# Pampas - Tayacaja



## Digary (May 13, 2009)

Bueno, estuve en wikipedia haciendo el artículo de esta ciudad huancavelicana y veo que en este foro se tienen muy buenos comentarios acerca de las fotos. Acá les mando unas cuantas para que le den su visto. Saludos.:banana:

Panorámica de la ciudad.









Plaza de armas.









Parque ecológico de Pampas.









Óvalo de la cultura tayacajina en Pampas.









Municipalidad de Tayacaja - Pampas.









Luego sigo con más. xD

...y acá están:

Una casa, colonial creo.









Paisaje del valle Upamayo (o de Pampas).









Frontis de un reconocido colegio de mujeres: C.E. Nuestra Señora de Lourdes.









Iglesia en Jarwaturco.









Nicho antiguo (se cree que el más antiguo) del cementerio principal de Pampas.









Edificio de la empresa Confianza rodeada de cables.









Tobogán en el parque ecológico de Pampas (en el barrio de Chalampampa).









Juegos infantiles en dicho parque.









Placa con la gestión que hizo tal parque ecológico, si se fijan bien con el zoom (en la página que al final daré), está el nombre de mi abuela...xD. 









Jardines del parque ecológico.









Paisaje de cerros con la cosecha abajo y la laguna más abajo.









Más de mis trabajos: http://commons.wikimedia.org/wiki/Category:Pampas_(ciudad)


----------



## Poligono (Apr 18, 2007)

Si es por las fotos yo diría que bien, pero creo que para tener una mejor valoración de lo que es la ciudad de Pampas tendría que conocerla, en todo caso creo que te faltó la opción de "regular" en la encuesta, saludos y bienvenido al foro.


----------



## El Bajopontino (Feb 17, 2005)

Muy pocas fotos, el pueblo me parece agradable.

§ **MATERIAL PROPORCIONADO**:
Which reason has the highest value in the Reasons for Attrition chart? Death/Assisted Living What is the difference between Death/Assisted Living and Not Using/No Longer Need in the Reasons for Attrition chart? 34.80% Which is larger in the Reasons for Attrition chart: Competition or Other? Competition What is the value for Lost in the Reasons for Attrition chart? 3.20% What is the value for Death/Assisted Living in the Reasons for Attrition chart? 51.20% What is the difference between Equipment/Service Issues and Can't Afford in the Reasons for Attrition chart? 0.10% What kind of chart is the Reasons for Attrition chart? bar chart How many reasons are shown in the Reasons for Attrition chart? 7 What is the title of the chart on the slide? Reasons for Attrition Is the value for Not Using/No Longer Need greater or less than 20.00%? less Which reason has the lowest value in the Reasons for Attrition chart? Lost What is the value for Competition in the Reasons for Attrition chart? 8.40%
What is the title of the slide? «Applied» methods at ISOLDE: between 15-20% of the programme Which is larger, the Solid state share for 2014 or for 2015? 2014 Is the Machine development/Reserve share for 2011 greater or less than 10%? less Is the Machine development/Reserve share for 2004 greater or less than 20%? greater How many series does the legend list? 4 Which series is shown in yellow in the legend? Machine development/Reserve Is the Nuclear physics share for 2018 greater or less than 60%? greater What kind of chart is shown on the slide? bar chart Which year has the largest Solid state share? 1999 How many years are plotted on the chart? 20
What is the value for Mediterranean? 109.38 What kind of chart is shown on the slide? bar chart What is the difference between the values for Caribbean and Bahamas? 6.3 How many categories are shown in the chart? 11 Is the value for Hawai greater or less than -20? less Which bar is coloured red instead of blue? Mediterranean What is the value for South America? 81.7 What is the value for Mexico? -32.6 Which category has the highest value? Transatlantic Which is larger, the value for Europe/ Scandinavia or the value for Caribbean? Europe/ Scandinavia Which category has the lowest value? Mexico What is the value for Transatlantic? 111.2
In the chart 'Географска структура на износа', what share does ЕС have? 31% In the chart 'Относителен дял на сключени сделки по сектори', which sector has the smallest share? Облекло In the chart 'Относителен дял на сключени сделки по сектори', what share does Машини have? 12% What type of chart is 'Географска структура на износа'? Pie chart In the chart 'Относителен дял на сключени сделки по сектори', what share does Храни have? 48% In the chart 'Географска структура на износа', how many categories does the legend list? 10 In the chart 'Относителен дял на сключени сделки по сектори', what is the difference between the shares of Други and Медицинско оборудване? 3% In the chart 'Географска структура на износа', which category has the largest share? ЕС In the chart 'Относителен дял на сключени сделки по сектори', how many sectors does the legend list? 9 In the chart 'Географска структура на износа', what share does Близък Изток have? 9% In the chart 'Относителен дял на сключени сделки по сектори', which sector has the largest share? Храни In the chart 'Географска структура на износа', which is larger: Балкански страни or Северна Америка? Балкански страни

§ **OBJETIVO DE LA TAREA**: Reproduce sin cambios el tramo del hilo sobre Pampas que va desde "## Poligono (Apr" hasta "(Feb 17, 2005)".

§ **SOLUCIÓN DESARROLLADA**:
## Poligono (Apr 18, 2007)

Si es por las fotos yo diría que bien, pero creo que para tener una mejor valoración de lo que es la ciudad de Pampas tendría que conocerla, en todo caso creo que te faltó la opción de "regular" en la encuesta, saludos y bienvenido al foro.


----------



## El Bajopontino (Feb 17, 2005)